🤖 AI Summary
This work addresses the challenge of integrating sparse, irregular electronic health records (EHR) with dense yet clinically shallow wearable sensor data to construct continuous, trustworthy longitudinal health representations. The authors propose a multimodal foundation model that employs modality-specific encoders coupled with a shared temporal backbone to jointly model EHR and wearable data as a continuous-time latent process. The model is pretrained using self-supervised and cross-modal objectives, enabling early deep fusion of the two data types for the first time.

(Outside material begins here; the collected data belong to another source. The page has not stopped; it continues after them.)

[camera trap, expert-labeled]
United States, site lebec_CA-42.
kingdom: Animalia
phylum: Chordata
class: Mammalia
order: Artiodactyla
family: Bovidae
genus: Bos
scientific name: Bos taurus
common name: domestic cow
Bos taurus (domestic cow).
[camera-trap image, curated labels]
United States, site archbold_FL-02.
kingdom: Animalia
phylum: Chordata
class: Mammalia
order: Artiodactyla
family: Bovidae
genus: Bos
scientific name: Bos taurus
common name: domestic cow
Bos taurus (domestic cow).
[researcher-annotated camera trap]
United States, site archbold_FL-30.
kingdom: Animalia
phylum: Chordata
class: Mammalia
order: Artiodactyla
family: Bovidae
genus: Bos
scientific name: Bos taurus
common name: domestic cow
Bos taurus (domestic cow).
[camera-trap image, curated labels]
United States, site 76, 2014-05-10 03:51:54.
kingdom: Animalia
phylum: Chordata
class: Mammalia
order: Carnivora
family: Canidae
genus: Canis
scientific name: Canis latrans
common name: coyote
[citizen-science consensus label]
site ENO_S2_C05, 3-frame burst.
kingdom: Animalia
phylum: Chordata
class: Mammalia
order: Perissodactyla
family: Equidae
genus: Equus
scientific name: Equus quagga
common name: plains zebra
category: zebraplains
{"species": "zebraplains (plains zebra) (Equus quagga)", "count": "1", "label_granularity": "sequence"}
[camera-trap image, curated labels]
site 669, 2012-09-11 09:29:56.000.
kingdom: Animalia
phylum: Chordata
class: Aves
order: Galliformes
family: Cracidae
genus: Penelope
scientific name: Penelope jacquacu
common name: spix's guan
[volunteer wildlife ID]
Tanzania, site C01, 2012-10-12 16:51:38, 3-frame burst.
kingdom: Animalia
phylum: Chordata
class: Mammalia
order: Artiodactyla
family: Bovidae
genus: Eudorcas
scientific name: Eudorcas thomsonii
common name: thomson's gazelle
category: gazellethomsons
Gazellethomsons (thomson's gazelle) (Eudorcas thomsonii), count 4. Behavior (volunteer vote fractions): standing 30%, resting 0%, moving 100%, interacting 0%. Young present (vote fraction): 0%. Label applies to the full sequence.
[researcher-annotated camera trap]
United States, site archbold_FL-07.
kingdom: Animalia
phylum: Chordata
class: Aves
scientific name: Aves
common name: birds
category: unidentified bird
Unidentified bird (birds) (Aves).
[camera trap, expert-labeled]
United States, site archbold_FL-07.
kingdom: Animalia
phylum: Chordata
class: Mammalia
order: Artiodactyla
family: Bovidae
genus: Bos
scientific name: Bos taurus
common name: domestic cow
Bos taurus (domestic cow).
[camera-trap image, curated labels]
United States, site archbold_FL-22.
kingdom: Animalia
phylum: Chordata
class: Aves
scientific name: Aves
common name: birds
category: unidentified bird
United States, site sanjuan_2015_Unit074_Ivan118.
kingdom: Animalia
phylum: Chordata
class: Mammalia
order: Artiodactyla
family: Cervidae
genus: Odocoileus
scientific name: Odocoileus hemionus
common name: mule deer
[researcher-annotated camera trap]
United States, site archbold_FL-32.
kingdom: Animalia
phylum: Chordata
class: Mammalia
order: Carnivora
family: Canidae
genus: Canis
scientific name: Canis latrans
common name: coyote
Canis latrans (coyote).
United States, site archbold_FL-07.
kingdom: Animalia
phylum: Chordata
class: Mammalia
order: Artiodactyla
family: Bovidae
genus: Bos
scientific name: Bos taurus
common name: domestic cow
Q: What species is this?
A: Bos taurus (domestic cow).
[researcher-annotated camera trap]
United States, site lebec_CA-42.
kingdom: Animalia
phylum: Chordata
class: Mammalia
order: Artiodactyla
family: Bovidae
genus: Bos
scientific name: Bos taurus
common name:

The resulting representations are temporally coherent and clinically interpretable, significantly outperforming unimodal baselines in physiological forecasting and risk prediction tasks—particularly excelling in long-term prediction and scenarios with high missingness rates.
📝 Abstract
Foundation models trained on electronic health records show strong performance on many clinical prediction tasks but are limited by sparse and irregular documentation. Wearable devices provide dense continuous physiological signals but lack semantic grounding. Existing methods usually model these data sources separately or combine them through late fusion. We propose a multimodal foundation model that jointly represents electronic health records and wearable data as a continuous time latent process. The model uses modality specific encoders and a shared temporal backbone pretrained with self supervised and cross modal objectives. This design produces representations that are temporally coherent and clinically grounded. Across forecasting physiological and risk modeling tasks the model outperforms strong electronic health record only and wearable only baselines especially at long horizons and under missing data. These results show that joint electronic health record and wearable pretraining yields more faithful representations of longitudinal health.